• _Problem requirements_:
Convert the recorded data into a numbered list with one entry per line, skipping any blank lines. Leave the pictures out of your answer.

(Recorded data)
########################################

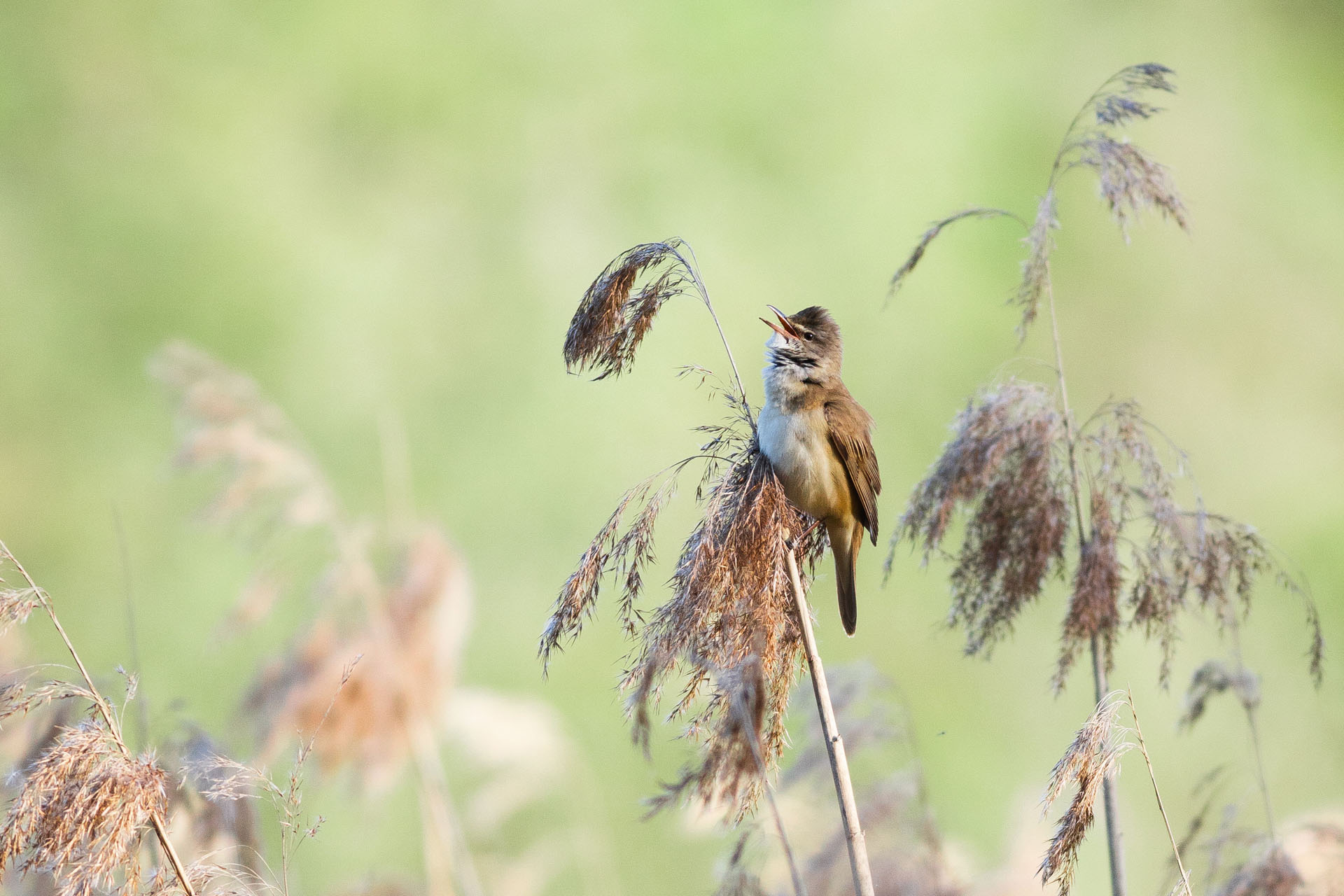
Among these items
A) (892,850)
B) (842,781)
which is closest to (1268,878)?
(892,850)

########################################

• _Finished task_:
1. Among these items
2. A) (892,850)
3. B) (842,781)
4. which is closest to (1268,878)?
5. (892,850)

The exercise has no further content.